> **Problem details**
An exact copy of the listing is required, with its pictures removed.

━━ Dataset extract ━━

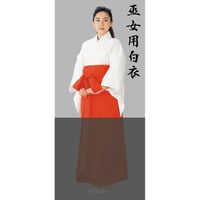 巫女用白衣【オールシーズン用】7871_3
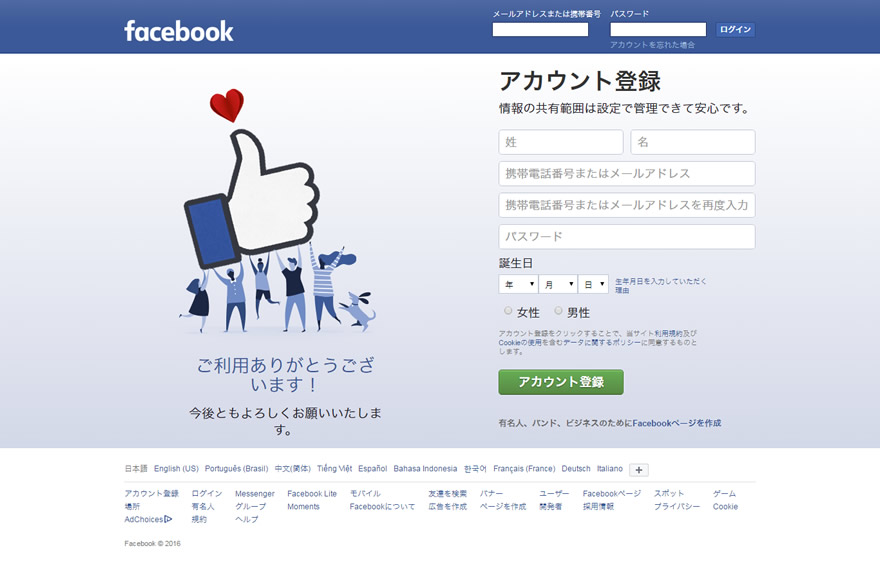 facebook-site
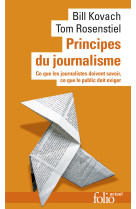 Principes du journalisme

━━━

> **Exercise response**
 巫女用白衣【オールシーズン用】7871_3
 facebook-site
 Principes du journalisme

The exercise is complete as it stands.